Texte source
========

Les différentes familles de leurres pour la pêche en surface

En fonction du milieu dans lequel on pratique, la pêche en topwater évoque souvent un type de leurres particulier et privilégié. Qu’ils soient souples ou durs, il existe différentes familles avec des actions particulières et nécessitant des animations spécifiques. Voici donc les principales familles.

Alors que le pêcheur de bars va souvent utiliser des stickbaits, celui qui traque le bass privilégiera la grenouille et la simple évocation de topwater pour un pêcheur exotique lui fera penser à des poppers. La famille des leurres de surface est grande et variée, mais ils possèdent tous un point commun, celui de créer un remous ou un sillage plus ou moins visible et sonore à la surface de l’eau.

Les stickbaits

Les stick font partie des leurres les plus connus pour la pêche de surface et sans doute les plus utilisés. Ils ont une forme de bâton, c’est-à-dire qu’ils sont droits et dépourvus de bavette. Le but étant de les animer en walking the dog, c’est-à-dire de reproduire une nage sinueuse (en zigzag) en surface comme un poisson qui cherche à fuir. Si l’animation de base est simple à acquérir, il est tout à fait possible de lui apporter nombre de subtilités.

========

Questions
**A.** Reprenez le passage du texte sur les leurres de surface en commençant par « Les différentes familles » et en continuant jusqu'à « les principales familles. ». Remplacez « leurres » par « appâts ».
**B.** D'après le texte sur les leurres de surface, quelle forme ont les stickbaits, s'il vous plaît ?

Extrait des données

========

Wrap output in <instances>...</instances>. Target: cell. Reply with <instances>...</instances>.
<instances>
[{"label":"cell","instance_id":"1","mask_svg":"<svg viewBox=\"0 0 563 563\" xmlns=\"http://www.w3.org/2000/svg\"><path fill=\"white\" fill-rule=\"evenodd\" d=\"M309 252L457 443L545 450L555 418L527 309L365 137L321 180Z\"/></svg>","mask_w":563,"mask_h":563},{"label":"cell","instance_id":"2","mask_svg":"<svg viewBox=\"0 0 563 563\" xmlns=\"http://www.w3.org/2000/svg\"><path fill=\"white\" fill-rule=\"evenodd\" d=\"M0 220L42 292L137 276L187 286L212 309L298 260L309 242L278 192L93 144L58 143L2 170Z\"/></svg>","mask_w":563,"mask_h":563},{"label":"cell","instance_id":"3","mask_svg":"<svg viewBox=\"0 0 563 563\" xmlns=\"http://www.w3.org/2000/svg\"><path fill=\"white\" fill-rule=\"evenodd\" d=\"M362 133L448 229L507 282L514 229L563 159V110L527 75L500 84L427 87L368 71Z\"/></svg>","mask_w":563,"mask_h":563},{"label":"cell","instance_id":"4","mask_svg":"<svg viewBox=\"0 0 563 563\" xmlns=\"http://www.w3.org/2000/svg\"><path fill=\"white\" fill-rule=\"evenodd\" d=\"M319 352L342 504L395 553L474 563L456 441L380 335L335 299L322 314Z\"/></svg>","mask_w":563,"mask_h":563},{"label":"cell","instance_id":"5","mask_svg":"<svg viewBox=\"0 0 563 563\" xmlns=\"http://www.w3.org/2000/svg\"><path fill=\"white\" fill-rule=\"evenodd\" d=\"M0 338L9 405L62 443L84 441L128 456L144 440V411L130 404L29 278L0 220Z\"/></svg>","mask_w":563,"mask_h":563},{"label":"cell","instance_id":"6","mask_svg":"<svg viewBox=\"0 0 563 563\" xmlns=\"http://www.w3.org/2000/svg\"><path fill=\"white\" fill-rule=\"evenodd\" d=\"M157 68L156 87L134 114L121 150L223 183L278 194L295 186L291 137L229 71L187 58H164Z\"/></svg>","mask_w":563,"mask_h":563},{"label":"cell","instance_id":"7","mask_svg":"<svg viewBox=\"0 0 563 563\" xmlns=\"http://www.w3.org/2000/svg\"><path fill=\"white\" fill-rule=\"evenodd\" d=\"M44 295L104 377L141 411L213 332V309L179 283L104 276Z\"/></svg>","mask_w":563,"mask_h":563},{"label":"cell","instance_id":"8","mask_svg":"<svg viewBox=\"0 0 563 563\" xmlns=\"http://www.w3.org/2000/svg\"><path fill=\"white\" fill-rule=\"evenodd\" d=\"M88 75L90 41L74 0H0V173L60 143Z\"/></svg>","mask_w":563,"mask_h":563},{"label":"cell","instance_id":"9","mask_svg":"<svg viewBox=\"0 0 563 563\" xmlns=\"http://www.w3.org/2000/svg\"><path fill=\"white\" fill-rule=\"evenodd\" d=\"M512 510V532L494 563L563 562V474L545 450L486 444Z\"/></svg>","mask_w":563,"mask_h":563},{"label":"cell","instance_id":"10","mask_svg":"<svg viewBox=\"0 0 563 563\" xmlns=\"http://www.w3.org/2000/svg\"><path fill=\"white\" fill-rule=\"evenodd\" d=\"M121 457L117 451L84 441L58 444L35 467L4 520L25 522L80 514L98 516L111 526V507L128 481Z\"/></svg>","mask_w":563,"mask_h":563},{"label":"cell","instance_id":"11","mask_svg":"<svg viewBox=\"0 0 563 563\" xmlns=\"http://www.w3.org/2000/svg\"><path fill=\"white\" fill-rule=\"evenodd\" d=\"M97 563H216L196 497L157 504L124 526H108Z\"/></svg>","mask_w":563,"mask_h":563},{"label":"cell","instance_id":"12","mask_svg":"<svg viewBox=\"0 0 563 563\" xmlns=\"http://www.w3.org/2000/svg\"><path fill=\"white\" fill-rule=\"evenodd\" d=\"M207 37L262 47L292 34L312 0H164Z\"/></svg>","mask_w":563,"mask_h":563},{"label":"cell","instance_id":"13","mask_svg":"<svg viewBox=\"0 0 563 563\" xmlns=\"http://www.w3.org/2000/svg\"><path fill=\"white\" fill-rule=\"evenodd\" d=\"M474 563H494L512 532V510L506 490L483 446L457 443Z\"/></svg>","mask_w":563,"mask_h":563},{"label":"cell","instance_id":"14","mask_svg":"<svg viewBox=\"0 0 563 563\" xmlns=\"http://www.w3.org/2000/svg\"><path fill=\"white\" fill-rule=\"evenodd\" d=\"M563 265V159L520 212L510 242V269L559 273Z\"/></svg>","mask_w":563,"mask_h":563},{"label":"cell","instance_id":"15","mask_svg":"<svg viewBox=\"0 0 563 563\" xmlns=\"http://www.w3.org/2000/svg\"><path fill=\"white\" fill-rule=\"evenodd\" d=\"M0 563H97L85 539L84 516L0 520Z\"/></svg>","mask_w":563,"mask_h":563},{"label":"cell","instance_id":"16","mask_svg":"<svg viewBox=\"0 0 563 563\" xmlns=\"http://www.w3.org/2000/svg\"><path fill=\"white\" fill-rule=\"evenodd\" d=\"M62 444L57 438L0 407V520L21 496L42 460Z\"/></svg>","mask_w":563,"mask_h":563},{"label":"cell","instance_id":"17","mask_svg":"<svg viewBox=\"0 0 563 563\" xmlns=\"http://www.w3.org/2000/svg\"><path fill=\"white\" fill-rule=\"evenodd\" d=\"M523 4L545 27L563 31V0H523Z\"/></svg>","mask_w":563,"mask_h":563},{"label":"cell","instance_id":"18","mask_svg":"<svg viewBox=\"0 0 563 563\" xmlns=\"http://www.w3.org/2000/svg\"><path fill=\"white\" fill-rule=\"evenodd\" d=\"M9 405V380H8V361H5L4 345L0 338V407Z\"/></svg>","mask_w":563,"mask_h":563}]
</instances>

========

Corrigés
**A.**
Les différentes familles de appâts pour la pêche en surface

En fonction du milieu dans lequel on pratique, la pêche en topwater évoque souvent un type de appâts particulier et privilégié. Qu’ils soient souples ou durs, il existe différentes familles avec des actions particulières et nécessitant des animations spécifiques. Voici donc les principales familles.

**B.** Une forme de bâton : ils sont droits et dépourvus de bavette.